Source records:
────────────────────

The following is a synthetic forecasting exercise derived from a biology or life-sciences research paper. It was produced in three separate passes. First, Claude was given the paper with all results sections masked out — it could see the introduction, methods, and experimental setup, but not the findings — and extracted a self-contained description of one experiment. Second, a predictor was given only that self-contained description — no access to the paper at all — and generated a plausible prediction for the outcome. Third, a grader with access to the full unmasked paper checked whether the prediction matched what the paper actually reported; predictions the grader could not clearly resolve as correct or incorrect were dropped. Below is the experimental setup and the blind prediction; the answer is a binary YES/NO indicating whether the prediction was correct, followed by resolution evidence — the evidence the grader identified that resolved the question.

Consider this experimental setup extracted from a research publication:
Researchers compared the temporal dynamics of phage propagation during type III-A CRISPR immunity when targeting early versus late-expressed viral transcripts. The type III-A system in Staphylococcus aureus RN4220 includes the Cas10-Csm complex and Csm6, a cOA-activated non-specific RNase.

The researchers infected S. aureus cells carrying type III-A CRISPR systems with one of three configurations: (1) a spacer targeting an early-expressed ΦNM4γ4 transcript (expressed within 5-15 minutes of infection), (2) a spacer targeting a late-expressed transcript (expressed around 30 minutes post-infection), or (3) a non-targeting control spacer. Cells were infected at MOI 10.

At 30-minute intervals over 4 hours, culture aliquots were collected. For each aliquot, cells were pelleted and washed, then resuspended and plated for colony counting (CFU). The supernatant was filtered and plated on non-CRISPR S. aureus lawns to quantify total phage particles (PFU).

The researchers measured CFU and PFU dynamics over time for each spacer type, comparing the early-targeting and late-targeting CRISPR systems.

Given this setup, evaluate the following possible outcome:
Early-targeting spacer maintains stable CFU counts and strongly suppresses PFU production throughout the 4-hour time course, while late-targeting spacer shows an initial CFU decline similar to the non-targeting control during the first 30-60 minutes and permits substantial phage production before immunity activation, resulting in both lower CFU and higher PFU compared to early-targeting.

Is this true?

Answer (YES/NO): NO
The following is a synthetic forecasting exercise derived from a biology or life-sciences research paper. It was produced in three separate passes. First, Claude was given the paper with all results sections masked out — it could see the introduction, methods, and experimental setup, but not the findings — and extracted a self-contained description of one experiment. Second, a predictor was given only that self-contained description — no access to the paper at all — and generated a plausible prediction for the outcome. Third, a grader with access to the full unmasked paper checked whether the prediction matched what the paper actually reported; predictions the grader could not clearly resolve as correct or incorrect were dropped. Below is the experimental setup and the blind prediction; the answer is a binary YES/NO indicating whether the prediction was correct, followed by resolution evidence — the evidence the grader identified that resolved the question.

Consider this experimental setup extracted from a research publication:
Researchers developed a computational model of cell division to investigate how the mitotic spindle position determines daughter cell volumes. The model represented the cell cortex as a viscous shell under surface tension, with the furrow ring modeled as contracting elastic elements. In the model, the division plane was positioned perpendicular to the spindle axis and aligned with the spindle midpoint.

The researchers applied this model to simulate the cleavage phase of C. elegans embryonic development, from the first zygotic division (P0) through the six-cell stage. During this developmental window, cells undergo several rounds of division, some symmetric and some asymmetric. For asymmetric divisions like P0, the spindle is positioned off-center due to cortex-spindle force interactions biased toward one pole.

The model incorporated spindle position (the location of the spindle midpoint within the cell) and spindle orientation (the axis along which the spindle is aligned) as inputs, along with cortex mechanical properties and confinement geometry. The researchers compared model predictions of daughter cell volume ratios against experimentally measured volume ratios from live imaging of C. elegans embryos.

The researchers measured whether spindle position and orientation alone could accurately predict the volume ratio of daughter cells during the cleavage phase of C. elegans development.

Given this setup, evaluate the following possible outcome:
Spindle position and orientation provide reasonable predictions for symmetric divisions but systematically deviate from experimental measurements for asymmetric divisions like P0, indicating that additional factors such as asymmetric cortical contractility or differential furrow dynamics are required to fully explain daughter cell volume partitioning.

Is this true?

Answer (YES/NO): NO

────────────────────

- **Exercise objective**: Each record above has to be set down again, word for word.

- **Expected output**:
The following is a synthetic forecasting exercise derived from a biology or life-sciences research paper. It was produced in three separate passes. First, Claude was given the paper with all results sections masked out — it could see the introduction, methods, and experimental setup, but not the findings — and extracted a self-contained description of one experiment. Second, a predictor was given only that self-contained description — no access to the paper at all — and generated a plausible prediction for the outcome. Third, a grader with access to the full unmasked paper checked whether the prediction matched what the paper actually reported; predictions the grader could not clearly resolve as correct or incorrect were dropped. Below is the experimental setup and the blind prediction; the answer is a binary YES/NO indicating whether the prediction was correct, followed by resolution evidence — the evidence the grader identified that resolved the question.

Consider this experimental setup extracted from a research publication:
Researchers compared the temporal dynamics of phage propagation during type III-A CRISPR immunity when targeting early versus late-expressed viral transcripts. The type III-A system in Staphylococcus aureus RN4220 includes the Cas10-Csm complex and Csm6, a cOA-activated non-specific RNase.

The researchers infected S. aureus cells carrying type III-A CRISPR systems with one of three configurations: (1) a spacer targeting an early-expressed ΦNM4γ4 transcript (expressed within 5-15 minutes of infection), (2) a spacer targeting a late-expressed transcript (expressed around 30 minutes post-infection), or (3) a non-targeting control spacer. Cells were infected at MOI 10.

At 30-minute intervals over 4 hours, culture aliquots were collected. For each aliquot, cells were pelleted and washed, then resuspended and plated for colony counting (CFU). The supernatant was filtered and plated on non-CRISPR S. aureus lawns to quantify total phage particles (PFU).

The researchers measured CFU and PFU dynamics over time for each spacer type, comparing the early-targeting and late-targeting CRISPR systems.

Given this setup, evaluate the following possible outcome:
Early-targeting spacer maintains stable CFU counts and strongly suppresses PFU production throughout the 4-hour time course, while late-targeting spacer shows an initial CFU decline similar to the non-targeting control during the first 30-60 minutes and permits substantial phage production before immunity activation, resulting in both lower CFU and higher PFU compared to early-targeting.

Is this true?

Answer (YES/NO): NO
The following is a synthetic forecasting exercise derived from a biology or life-sciences research paper. It was produced in three separate passes. First, Claude was given the paper with all results sections masked out — it could see the introduction, methods, and experimental setup, but not the findings — and extracted a self-contained description of one experiment. Second, a predictor was given only that self-contained description — no access to the paper at all — and generated a plausible prediction for the outcome. Third, a grader with access to the full unmasked paper checked whether the prediction matched what the paper actually reported; predictions the grader could not clearly resolve as correct or incorrect were dropped. Below is the experimental setup and the blind prediction; the answer is a binary YES/NO indicating whether the prediction was correct, followed by resolution evidence — the evidence the grader identified that resolved the question.

Consider this experimental setup extracted from a research publication:
Researchers developed a computational model of cell division to investigate how the mitotic spindle position determines daughter cell volumes. The model represented the cell cortex as a viscous shell under surface tension, with the furrow ring modeled as contracting elastic elements. In the model, the division plane was positioned perpendicular to the spindle axis and aligned with the spindle midpoint.

The researchers applied this model to simulate the cleavage phase of C. elegans embryonic development, from the first zygotic division (P0) through the six-cell stage. During this developmental window, cells undergo several rounds of division, some symmetric and some asymmetric. For asymmetric divisions like P0, the spindle is positioned off-center due to cortex-spindle force interactions biased toward one pole.

The model incorporated spindle position (the location of the spindle midpoint within the cell) and spindle orientation (the axis along which the spindle is aligned) as inputs, along with cortex mechanical properties and confinement geometry. The researchers compared model predictions of daughter cell volume ratios against experimentally measured volume ratios from live imaging of C. elegans embryos.

The researchers measured whether spindle position and orientation alone could accurately predict the volume ratio of daughter cells during the cleavage phase of C. elegans development.

Given this setup, evaluate the following possible outcome:
Spindle position and orientation provide reasonable predictions for symmetric divisions but systematically deviate from experimental measurements for asymmetric divisions like P0, indicating that additional factors such as asymmetric cortical contractility or differential furrow dynamics are required to fully explain daughter cell volume partitioning.

Is this true?

Answer (YES/NO): NO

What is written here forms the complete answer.